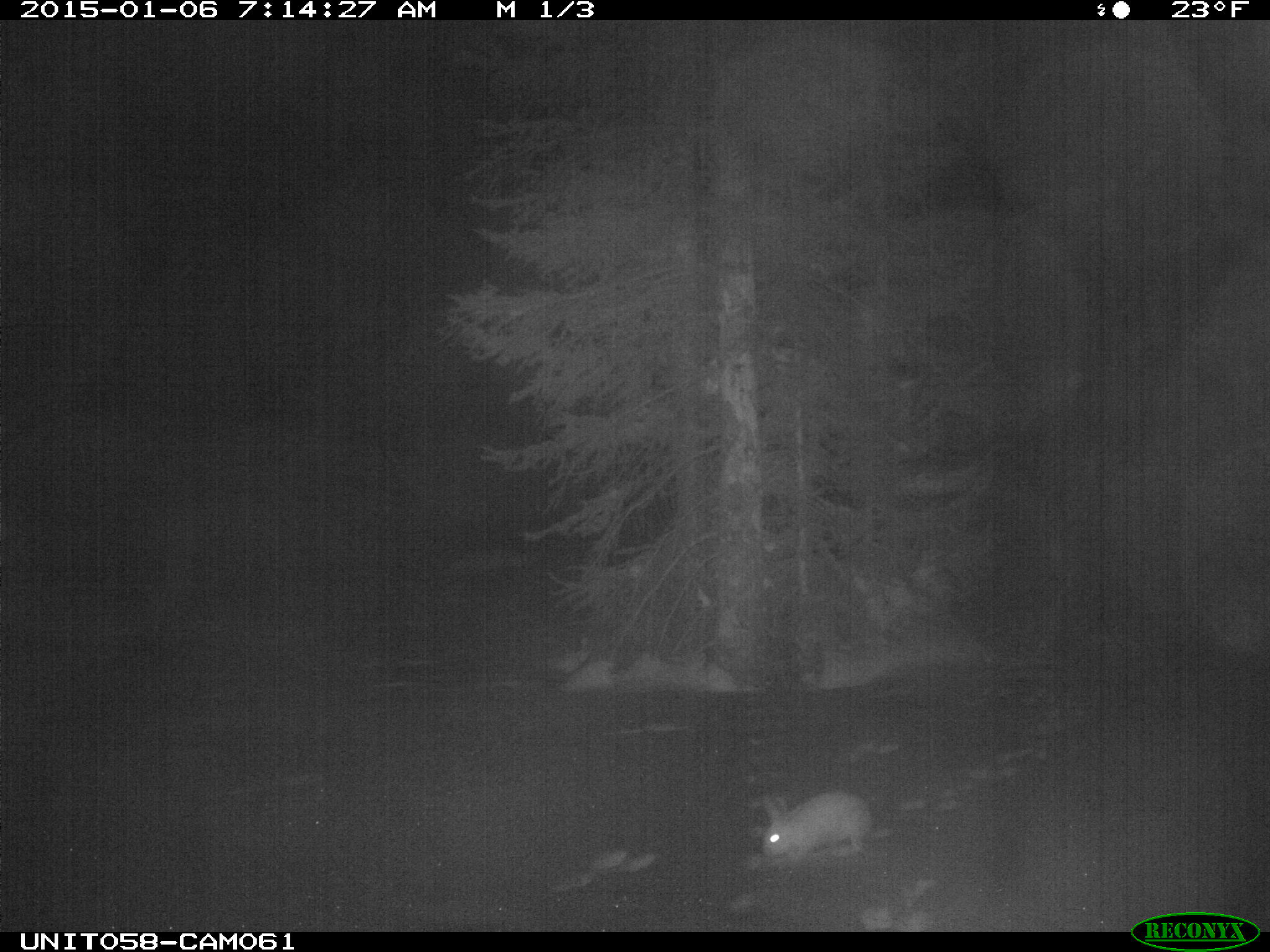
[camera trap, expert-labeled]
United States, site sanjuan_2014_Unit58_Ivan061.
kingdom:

**What the task asks**: An exact copy of all the data above is required; omit any pictures.

**Answer for this exercise**:
[camera trap, expert-labeled]
United States, site sanjuan_2014_Unit58_Ivan061.
kingdom:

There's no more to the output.